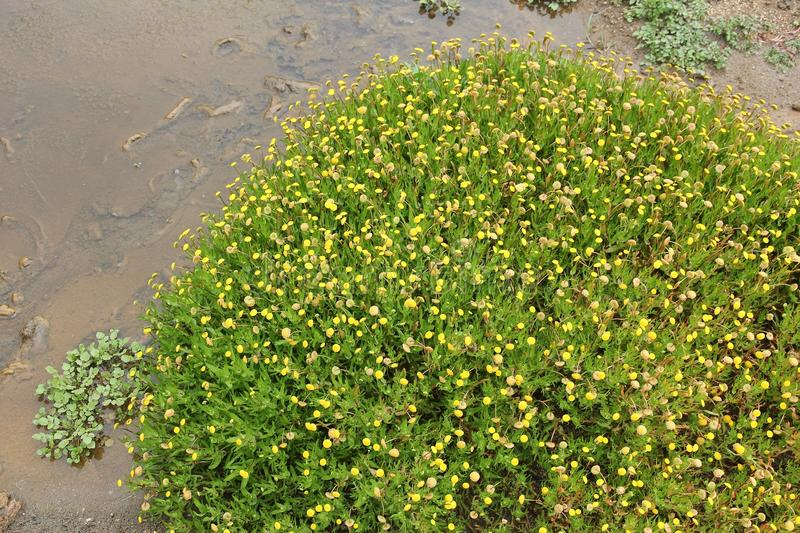 Buttonweed - invasive species royalty free stock image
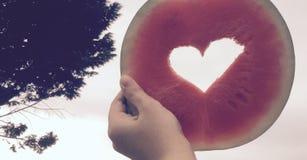 Watermelove Στοκ Εικόνες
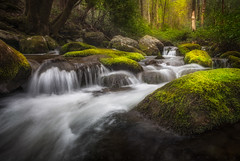 Sacred Forest Great Smoky Mountains National Park Scenic Cascade (johanhakanssonphotography) Tags: greatsmokymountainsnationalpark roaringforkmotornaturetrail waterscape water cascade rapid scenic beauty gatlinburg tennessee smokymountains nikon d800 1735mm nature southernappalachians sacred forest light glow colors polarizer johanhakanssonphotography print canvas woods outdoors landscape travel tranquility serenity native cherokee landscapephotographymagazine outdoorphotographymagazine hiking waders nationalpark nationalgeographic reallyrightstuff popularphotographymagazine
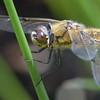 DRagonfly at PB
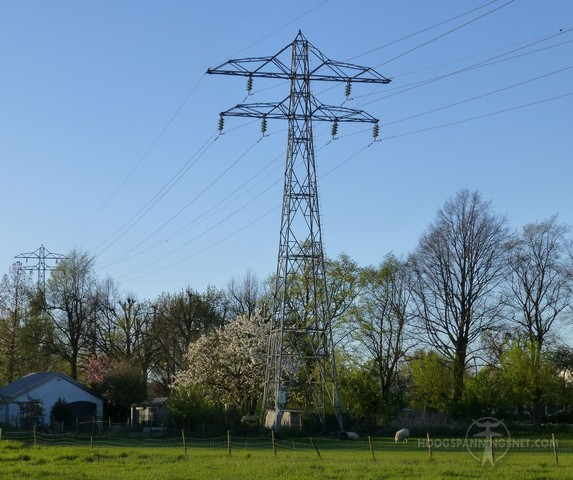 Mast van de Maand mei 2015 - Ridderkerk-Zwijndrecht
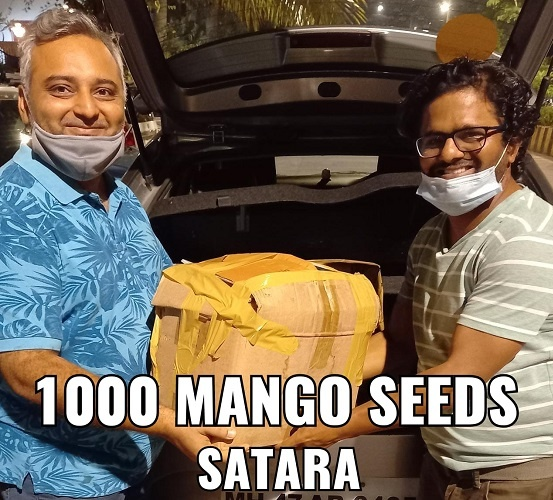 In 2020, his team collected and distributed 11,000 mango saplings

PROBLEM: Everything in the data above should be set down again exactly, except the pictures.

ANSWER FOR THIS EXERCISE:
 Buttonweed - invasive species royalty free stock image
 Watermelove Στοκ Εικόνες
 Sacred Forest Great Smoky Mountains National Park Scenic Cascade (johanhakanssonphotography) Tags: greatsmokymountainsnationalpark roaringforkmotornaturetrail waterscape water cascade rapid scenic beauty gatlinburg tennessee smokymountains nikon d800 1735mm nature southernappalachians sacred forest light glow colors polarizer johanhakanssonphotography print canvas woods outdoors landscape travel tranquility serenity native cherokee landscapephotographymagazine outdoorphotographymagazine hiking waders nationalpark nationalgeographic reallyrightstuff popularphotographymagazine
 DRagonfly at PB
 Mast van de Maand mei 2015 - Ridderkerk-Zwijndrecht
 In 2020, his team collected and distributed 11,000 mango saplings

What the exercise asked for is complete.